Problem to work on: Extract the passage below about TCV selling 13 companies in full, copying every word and punctuation mark unchanged.

TCV is selling 13 “relatively mature” companies out of various funds, one of the people, a secondaries buyer, said. The deal is being syndicated out to a group of buyers, the person said.

Lazard is working as secondaries adviser on the process. Katja Gagen, spokesperson with TCV, declined to comment Wednesday.

It’s not clear what funds the assets are coming from. TCV announced it closed its 11th flagship fund on $4 billion in January.

As the name indicates, TCV straddles both VC and growth, with a focus on technology. It managed about $22.5 billion as of Dec. 31, 2020, according to its Form ADV. TCV’s management company’s principal owners are Jay Hoag and Richard Kimball, who founded the firm in 1995.

Provided records:
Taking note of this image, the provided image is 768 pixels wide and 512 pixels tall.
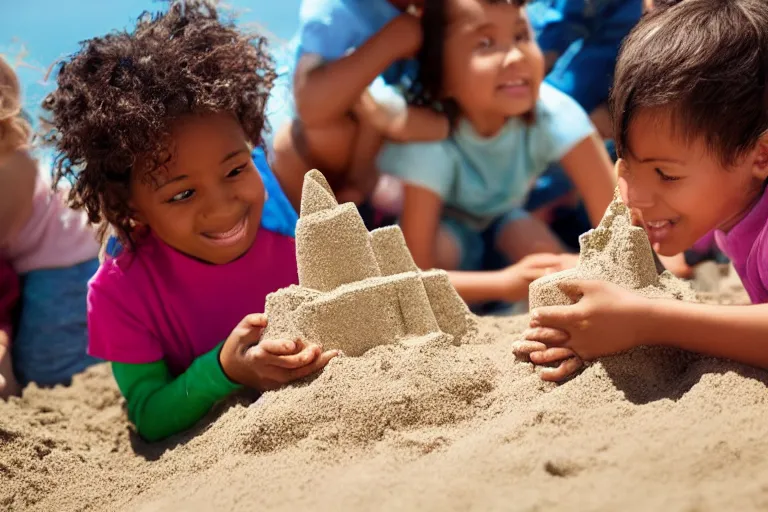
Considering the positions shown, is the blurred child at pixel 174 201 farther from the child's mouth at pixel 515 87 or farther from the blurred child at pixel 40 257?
the child's mouth at pixel 515 87

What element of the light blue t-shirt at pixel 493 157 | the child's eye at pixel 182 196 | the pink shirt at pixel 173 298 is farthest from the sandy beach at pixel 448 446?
the light blue t-shirt at pixel 493 157

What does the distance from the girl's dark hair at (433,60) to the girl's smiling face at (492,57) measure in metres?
0.02

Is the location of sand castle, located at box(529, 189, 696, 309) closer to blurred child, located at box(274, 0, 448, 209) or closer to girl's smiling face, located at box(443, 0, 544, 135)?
girl's smiling face, located at box(443, 0, 544, 135)

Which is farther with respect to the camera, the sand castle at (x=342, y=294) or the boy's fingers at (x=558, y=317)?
the sand castle at (x=342, y=294)

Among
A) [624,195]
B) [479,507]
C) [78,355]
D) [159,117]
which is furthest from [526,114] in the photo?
[479,507]

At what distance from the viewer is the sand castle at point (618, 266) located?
1.78 meters

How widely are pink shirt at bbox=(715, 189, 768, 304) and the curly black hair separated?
4.35 ft

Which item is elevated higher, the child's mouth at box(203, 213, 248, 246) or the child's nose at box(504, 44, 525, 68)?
the child's nose at box(504, 44, 525, 68)

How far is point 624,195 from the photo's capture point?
1909 millimetres

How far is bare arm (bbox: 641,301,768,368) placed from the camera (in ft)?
5.24

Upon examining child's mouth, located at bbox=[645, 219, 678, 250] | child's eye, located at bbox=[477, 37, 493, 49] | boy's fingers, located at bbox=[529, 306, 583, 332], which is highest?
child's eye, located at bbox=[477, 37, 493, 49]

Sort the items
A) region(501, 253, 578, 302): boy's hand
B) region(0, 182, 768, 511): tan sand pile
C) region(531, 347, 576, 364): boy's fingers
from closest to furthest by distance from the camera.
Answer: region(0, 182, 768, 511): tan sand pile < region(531, 347, 576, 364): boy's fingers < region(501, 253, 578, 302): boy's hand

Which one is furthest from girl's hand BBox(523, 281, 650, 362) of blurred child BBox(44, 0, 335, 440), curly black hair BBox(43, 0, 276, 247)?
curly black hair BBox(43, 0, 276, 247)

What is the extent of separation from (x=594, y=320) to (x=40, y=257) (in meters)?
2.08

Answer to the exercise:
TCV is selling 13 “relatively mature” companies out of various funds, one of the people, a secondaries buyer, said. The deal is being syndicated out to a group of buyers, the person said.

Lazard is working as secondaries adviser on the process. Katja Gagen, spokesperson with TCV, declined to comment Wednesday.

It’s not clear what funds the assets are coming from. TCV announced it closed its 11th flagship fund on $4 billion in January.

As the name indicates, TCV straddles both VC and growth, with a focus on technology. It managed about $22.5 billion as of Dec. 31, 2020, according to its Form ADV. TCV’s management company’s principal owners are Jay Hoag and Richard Kimball, who founded the firm in 1995.